> [WORK TO COMPLETE]:
1. In the forum thread, what does one commenter say a tangent line has, as opposed to a segment?
2. Quote the forum thread word for word, starting at "There really isn't" and stopping after "it's literally wrong.".

-- begin TEXT SHOWN --

Honestly, reading the Wikipedia page would be more beneficial for someone who wants to learn ODEs. Like I said the intention is good but I would suggest throwing everything but the pictures away and starting from scratch, preferably with a good textbook by your side to help you not only with facts, but more importantly with the pedagogic aspect.
I also thought this was actually a nice way to think about derivatives. "To visualize derivatives, we can draw a right triangle whose hypoteneuse is tangent to a function. If the triangle's width is , then its height is the derivative." I think if it had been explained this way to me when I was first starting to learn about derivatives a million years ago, I would have grasped it more quickly.
But, I definitely agree that this is way too short for the stated purpose.
Why everyone keep showering ecyclopedic knowledge on blog posts instead of updating things there?
There really isn't a place for people to put this other than their personal blogs.
That is a great idea! A place like that should exist.
This isn't only unintuitive, it's literally wrong.
Of course, it is more useful to get a derivative as a function of x, so you don't have to do this at every point. But, as a starting point, when you are first learning about derivatives and only have a background in algebra and geometry, this is a nice way to think about it.
My objection was that a tangent line, as opposed to a segment, has infinite length. I can draw infinitely many segments tangent to the curve -- and get infinitely many heights for it.
There certainly are differential equations without solutions, but I'm almost positive that's not what's meant here. Rather, it is very likely that one can't find an explicit solution to a non-linear equation (EDIT: although there are non-linear equations that one can solve, such as $\dot y = 1/y$, whose solutions have graphs lying on straight lines through the origin); but there is a huge difference between an equation that doesn't have a solution and one whose solution we can't find.
For example, away from singularities, one can approximate the solution of a differential equation, even a non-linear one, numerically to an arbitrarily high degree of accuracy, almost exactly as the author does for linear equations.
EDIT: TheLoneWolfling (https://news.ycombinator.com/item?id=9654767 )'s point that this numerical simulation can get hard very quickly is well taken, and probably more important in applications than abstract existence results. Non-linear equations really are hard!

-- end TEXT SHOWN --
-- begin SUPPLIED INFORMATION --

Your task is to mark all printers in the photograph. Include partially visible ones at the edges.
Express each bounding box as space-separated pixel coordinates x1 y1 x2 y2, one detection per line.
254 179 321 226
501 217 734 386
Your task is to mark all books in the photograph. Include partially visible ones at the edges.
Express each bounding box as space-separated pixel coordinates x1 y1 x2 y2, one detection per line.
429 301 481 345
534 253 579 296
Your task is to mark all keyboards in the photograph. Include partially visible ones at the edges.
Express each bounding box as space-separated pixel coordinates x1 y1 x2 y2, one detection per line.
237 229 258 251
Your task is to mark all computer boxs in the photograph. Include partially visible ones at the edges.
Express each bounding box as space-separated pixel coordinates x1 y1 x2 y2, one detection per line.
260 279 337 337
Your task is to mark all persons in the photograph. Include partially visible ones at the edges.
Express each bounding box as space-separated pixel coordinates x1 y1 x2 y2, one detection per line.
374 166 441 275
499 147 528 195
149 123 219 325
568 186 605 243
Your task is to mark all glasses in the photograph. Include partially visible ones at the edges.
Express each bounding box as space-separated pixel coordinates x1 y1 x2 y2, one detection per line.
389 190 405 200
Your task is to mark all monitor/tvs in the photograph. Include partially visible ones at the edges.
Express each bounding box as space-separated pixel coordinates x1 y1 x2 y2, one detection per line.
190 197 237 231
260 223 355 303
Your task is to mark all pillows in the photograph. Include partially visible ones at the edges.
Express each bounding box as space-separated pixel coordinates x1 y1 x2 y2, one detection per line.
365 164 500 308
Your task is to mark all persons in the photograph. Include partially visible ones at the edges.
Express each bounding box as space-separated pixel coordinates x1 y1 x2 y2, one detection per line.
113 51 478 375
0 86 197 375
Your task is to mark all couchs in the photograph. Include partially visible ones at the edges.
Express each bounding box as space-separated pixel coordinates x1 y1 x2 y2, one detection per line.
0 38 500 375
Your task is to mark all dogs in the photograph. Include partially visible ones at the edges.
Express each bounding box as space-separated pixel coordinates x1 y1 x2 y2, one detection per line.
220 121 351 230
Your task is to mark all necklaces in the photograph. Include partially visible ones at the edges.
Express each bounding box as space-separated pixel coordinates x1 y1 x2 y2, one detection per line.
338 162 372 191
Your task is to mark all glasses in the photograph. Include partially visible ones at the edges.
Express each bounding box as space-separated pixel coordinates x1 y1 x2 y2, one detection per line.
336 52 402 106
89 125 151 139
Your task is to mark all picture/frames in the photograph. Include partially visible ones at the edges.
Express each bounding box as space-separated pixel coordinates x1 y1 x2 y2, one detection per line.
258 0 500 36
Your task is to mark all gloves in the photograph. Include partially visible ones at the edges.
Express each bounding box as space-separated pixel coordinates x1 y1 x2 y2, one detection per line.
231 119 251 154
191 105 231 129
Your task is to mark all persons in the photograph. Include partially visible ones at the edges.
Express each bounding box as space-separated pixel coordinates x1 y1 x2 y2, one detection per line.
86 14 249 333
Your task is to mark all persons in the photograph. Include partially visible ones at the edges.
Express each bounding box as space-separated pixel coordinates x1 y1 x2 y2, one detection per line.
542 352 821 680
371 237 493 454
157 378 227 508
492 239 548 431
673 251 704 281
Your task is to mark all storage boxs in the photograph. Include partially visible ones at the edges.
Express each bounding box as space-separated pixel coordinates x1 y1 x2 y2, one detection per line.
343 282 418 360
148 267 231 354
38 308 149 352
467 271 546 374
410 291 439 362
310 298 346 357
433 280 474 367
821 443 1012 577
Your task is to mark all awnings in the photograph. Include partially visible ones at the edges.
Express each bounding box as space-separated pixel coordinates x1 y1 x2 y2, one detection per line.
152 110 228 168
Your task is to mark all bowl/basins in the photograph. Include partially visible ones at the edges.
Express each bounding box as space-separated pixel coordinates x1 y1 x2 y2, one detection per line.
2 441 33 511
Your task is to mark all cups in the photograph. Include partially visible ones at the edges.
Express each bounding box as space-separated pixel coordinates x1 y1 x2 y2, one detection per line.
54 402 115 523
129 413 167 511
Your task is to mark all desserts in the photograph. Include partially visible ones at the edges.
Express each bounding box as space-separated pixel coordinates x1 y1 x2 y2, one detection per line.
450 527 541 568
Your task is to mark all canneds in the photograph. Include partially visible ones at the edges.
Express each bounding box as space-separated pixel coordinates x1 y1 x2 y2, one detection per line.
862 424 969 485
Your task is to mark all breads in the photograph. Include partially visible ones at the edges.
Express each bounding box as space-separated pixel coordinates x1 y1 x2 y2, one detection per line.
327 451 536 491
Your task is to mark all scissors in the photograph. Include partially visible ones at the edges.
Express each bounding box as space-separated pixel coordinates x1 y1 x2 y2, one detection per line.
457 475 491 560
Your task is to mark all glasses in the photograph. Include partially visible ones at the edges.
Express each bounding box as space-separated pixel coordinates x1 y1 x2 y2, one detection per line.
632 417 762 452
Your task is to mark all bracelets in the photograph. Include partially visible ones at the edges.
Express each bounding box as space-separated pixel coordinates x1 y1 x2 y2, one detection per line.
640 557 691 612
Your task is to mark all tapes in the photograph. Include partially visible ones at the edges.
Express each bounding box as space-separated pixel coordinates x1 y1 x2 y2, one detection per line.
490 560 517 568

-- end SUPPLIED INFORMATION --
-- begin SUPPLIED INFORMATION --

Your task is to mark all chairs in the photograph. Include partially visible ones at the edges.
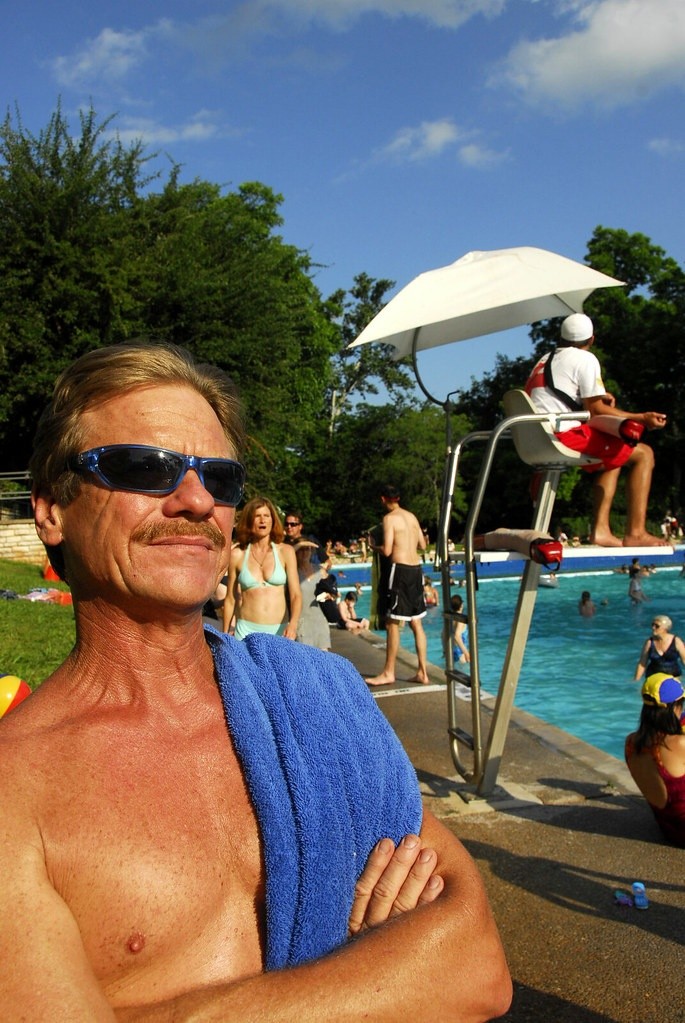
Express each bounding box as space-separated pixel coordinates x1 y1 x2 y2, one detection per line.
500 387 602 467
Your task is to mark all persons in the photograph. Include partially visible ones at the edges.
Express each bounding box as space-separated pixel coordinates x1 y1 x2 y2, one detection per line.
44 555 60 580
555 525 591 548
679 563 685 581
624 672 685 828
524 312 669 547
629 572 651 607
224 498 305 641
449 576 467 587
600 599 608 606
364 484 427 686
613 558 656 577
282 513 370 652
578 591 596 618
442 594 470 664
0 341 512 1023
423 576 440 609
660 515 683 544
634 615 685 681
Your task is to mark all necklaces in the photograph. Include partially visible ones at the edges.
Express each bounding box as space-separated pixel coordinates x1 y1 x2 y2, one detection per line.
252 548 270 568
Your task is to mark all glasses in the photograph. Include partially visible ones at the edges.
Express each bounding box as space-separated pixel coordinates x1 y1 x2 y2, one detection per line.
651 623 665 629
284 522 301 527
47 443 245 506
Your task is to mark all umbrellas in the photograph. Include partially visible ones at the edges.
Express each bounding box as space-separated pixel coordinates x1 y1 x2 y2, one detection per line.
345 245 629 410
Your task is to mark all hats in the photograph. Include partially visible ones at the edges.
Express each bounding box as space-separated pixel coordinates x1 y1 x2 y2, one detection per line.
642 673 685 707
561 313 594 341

-- end SUPPLIED INFORMATION --

> [SOLUTIONS FOR EACH TASK]:
1. Infinite length.

2.
There really isn't a place for people to put this other than their personal blogs.
That is a great idea! A place like that should exist.
This isn't only unintuitive, it's literally wrong.